Segment Start: TASK INPUT

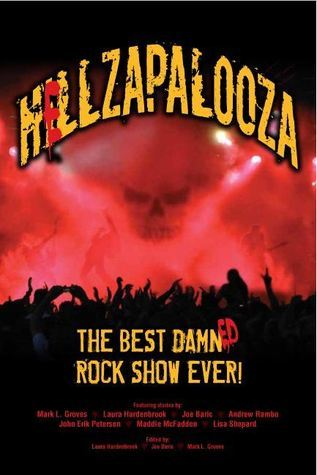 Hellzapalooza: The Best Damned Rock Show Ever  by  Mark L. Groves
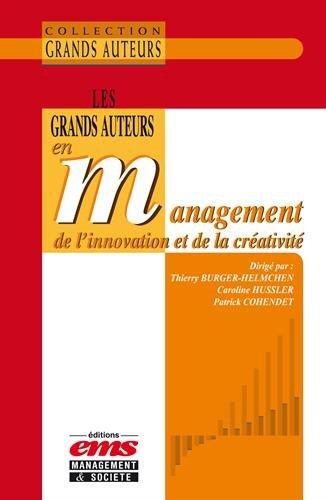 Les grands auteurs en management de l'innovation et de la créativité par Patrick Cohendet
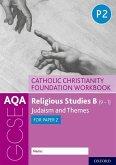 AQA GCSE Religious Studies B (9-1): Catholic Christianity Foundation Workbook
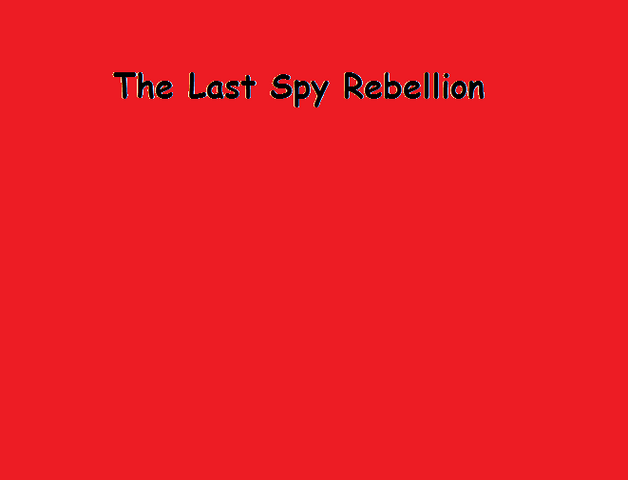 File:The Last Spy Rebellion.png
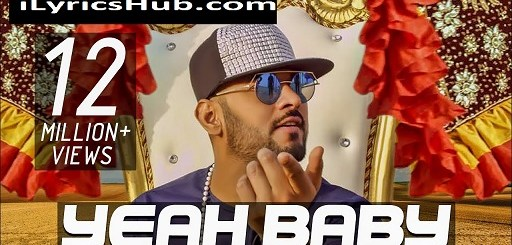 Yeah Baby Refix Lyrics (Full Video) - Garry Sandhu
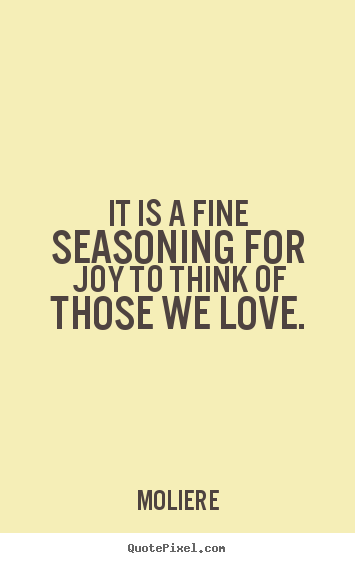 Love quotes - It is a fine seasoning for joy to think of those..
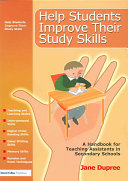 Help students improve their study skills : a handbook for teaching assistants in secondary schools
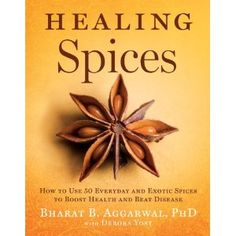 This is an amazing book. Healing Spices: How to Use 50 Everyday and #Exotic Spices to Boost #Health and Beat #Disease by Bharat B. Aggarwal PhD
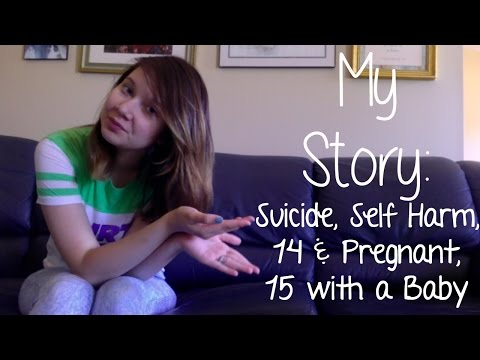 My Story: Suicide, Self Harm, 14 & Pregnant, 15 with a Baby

Segment End: TASK INPUT

**REQUIRED ACTION**
Write the records out once more, exactly as they appear, with no pictures.

**SOLUTION FOR THIS TASK**
 Hellzapalooza: The Best Damned Rock Show Ever  by  Mark L. Groves
 Les grands auteurs en management de l'innovation et de la créativité par Patrick Cohendet
 AQA GCSE Religious Studies B (9-1): Catholic Christianity Foundation Workbook
 File:The Last Spy Rebellion.png
 Yeah Baby Refix Lyrics (Full Video) - Garry Sandhu
 Love quotes - It is a fine seasoning for joy to think of those..
 Help students improve their study skills : a handbook for teaching assistants in secondary schools
 This is an amazing book. Healing Spices: How to Use 50 Everyday and #Exotic Spices to Boost #Health and Beat #Disease by Bharat B. Aggarwal PhD
 My Story: Suicide, Self Harm, 14 & Pregnant, 15 with a Baby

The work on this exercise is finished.